Все вместе они повернули налево и направились в сторону Слоан-сквер.

– Осторожнее, Жан-Люк, под машину попадете! Движение здесь правостороннее. Когда переходишь улицу, надо смотреть наоборот!

– Ничего, привыкнете! А скажи-ка, Бертран, – обратилась она к инспектору, беря его под руку, – наверное, лет десять ты не был у меня? Помню, как ты приехал в первый раз: застенчивый такой, робкий. Сколько тебе тогда было, четырнадцать?

– Пятнадцать.

– Да, действительно, ты на год старше моих сыновей. Он вам говорил, доктор, что они переписываются с Биллом?

– Да, в общих словах.

– Они были неразлучны. Раз пятьдесят побывали друг у друга. Мой был без ума от Франции, а Бертран обожал Англию. Но самое смешное – они выбрали одинаковое поприще: оба стали полицейскими! Ну, еще несколько метров, и мы дома.

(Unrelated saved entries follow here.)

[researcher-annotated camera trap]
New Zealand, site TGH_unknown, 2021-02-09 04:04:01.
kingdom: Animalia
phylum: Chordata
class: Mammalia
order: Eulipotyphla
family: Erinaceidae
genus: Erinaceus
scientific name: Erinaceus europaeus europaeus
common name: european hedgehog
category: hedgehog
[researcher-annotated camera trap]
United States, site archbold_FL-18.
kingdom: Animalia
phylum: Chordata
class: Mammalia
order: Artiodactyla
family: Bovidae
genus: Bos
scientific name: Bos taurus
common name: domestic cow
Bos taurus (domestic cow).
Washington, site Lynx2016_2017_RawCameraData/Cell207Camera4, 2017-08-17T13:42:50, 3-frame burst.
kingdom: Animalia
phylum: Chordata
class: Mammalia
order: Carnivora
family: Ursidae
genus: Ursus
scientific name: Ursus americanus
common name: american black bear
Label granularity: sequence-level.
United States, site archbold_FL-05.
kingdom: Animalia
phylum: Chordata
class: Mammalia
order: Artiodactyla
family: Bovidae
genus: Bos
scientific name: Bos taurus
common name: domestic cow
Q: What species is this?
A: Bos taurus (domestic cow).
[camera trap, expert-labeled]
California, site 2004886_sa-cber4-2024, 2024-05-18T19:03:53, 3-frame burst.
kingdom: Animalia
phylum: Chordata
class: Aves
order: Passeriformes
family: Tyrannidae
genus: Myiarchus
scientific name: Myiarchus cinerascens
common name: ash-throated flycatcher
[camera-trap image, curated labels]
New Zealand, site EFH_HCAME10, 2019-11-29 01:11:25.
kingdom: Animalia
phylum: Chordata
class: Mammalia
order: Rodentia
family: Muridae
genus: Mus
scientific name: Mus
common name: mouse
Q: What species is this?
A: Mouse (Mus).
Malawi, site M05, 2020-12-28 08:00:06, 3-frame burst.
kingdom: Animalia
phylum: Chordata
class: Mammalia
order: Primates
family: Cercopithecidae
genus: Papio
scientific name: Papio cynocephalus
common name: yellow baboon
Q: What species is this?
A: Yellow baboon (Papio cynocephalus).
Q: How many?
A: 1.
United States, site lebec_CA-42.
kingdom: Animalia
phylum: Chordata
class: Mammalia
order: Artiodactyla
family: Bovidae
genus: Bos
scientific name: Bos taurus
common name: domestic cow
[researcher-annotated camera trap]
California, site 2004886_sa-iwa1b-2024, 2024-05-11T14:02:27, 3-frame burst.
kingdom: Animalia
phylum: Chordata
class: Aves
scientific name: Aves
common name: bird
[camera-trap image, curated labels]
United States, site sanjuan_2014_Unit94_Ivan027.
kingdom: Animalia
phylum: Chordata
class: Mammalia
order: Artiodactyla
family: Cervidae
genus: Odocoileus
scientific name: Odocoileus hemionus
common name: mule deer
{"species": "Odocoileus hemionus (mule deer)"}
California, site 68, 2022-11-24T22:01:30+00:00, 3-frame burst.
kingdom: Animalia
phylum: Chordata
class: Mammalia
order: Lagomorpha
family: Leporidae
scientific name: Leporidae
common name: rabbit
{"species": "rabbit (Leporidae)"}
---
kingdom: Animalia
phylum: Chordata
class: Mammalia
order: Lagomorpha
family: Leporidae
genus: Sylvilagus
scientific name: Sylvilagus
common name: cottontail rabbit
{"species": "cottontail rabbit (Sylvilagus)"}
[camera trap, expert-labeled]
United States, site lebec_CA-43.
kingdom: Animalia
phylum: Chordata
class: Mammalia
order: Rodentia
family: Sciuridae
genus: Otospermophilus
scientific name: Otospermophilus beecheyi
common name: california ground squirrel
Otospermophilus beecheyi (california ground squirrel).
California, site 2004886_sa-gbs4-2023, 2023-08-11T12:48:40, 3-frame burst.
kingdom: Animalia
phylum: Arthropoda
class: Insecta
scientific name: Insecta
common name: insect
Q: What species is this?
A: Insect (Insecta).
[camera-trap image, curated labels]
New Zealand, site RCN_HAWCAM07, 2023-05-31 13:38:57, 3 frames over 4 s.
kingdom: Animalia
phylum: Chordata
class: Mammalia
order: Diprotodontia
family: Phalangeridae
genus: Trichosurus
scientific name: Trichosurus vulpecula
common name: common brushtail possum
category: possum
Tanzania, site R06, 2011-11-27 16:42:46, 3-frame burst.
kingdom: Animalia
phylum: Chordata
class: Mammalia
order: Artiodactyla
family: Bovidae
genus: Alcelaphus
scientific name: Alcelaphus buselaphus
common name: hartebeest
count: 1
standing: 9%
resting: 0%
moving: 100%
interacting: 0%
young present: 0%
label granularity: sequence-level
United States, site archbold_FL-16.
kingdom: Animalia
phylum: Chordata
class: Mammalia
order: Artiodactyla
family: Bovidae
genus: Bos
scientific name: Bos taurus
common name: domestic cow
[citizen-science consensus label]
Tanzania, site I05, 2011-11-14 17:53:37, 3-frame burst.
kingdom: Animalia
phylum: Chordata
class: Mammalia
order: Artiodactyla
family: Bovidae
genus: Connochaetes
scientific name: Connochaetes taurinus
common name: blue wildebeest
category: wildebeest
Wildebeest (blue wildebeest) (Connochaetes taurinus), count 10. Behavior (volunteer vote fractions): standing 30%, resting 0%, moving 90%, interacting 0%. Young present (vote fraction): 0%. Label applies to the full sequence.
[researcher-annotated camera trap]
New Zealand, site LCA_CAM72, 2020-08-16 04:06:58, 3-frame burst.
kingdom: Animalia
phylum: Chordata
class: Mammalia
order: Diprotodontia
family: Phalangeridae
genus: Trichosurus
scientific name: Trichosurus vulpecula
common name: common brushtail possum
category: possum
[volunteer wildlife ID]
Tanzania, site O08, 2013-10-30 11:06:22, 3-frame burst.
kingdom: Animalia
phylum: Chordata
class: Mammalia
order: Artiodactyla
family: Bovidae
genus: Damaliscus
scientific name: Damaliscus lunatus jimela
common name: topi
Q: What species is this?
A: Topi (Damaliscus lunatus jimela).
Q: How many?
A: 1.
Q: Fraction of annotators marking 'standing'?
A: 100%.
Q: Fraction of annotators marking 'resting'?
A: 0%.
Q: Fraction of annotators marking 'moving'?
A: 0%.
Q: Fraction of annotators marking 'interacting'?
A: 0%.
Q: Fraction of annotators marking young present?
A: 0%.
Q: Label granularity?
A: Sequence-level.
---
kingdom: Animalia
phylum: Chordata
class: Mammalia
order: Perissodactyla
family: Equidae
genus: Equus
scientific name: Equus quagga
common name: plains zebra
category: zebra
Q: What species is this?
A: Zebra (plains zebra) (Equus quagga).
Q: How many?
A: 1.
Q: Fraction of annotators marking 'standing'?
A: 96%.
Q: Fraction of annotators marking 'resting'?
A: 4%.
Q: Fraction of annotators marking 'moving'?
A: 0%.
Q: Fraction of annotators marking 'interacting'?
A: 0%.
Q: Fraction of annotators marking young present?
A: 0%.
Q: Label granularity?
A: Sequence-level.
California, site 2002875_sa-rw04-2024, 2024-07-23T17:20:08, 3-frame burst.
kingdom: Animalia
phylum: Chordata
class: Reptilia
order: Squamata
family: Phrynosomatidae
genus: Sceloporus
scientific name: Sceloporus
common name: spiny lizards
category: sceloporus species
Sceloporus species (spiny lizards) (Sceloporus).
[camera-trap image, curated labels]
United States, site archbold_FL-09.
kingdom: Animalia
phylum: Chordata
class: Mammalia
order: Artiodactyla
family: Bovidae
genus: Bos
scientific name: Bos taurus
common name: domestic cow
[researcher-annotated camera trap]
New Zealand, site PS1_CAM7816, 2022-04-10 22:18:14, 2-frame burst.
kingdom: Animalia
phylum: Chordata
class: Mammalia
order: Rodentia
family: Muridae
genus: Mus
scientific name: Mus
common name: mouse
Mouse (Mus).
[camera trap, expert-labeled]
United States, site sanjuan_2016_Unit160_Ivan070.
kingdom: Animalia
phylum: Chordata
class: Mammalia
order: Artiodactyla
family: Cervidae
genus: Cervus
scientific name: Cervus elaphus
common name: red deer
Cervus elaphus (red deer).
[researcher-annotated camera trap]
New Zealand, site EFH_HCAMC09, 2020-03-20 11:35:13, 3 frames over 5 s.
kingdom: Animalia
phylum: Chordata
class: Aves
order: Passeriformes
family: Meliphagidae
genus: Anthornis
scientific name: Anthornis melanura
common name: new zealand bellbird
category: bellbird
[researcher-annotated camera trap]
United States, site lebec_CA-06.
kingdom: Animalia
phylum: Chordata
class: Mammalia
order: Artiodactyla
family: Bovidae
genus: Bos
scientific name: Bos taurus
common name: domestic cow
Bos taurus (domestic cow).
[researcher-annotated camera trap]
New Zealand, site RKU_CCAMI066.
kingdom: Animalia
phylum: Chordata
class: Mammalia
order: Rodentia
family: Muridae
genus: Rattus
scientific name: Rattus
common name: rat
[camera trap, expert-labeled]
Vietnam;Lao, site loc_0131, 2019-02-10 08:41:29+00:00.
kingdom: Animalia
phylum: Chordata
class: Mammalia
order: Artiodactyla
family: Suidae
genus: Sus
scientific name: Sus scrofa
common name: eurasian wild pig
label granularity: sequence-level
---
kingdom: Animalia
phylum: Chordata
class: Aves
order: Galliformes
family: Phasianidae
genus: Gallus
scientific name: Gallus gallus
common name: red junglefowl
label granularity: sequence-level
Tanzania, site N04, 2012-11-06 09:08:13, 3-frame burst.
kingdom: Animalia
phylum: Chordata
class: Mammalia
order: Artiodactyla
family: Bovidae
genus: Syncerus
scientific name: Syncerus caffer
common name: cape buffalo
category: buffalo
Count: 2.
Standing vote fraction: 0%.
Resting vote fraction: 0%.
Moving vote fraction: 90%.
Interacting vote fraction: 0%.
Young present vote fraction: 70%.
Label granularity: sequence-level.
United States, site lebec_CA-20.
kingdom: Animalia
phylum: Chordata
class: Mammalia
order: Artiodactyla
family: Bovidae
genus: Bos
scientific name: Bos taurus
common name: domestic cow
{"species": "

Дом № 15 по Саут-Итон-плейс находился в довольно уютной юго-восточной части Лондона. Спокойная улица в спальном районе, почти похожие друг на друга особняки, непорочно-белые, у входа с двумя колоннами, поддерживающими балкончики, покрытые черным лаком входные двери, к которым вели несколько широких ступенек. Другие лестницы, с красивыми коваными перилами, спускались в полуподвальные помещения.

– Вот мы и пришли.

Интерьер оказался довольно-таки причудливым, наблюдалась смесь разнородных стилей, вкусов и привычек, что объяснялось прошлым владелицы дома. Эмма, бельгийка по происхождению, – отсюда ее превосходный французский, – в одном из путешествий встретила своего будущего мужа, майора Джонсона, служившего в то время в Индии. Произошел, как говорят французы, «удар молнии», иначе – любовь с первого взгляда. От счастливого брака родилось двое детей. Однако впоследствии майор, бывший на тридцать лет старше Эммы, узнав о смертельном диагнозе, установленном врачами, – рак костей, – пустил себе пулю в лоб. Ему было девяносто лет. Своему семейству он оставил предсмертное послание: «Не печальтесь. Я счастливо прожил свою жизнь, чего и вам желаю. Да не отразится на вас моя смерть! Я очень хорошо использовал отпущенное мне судьбою время».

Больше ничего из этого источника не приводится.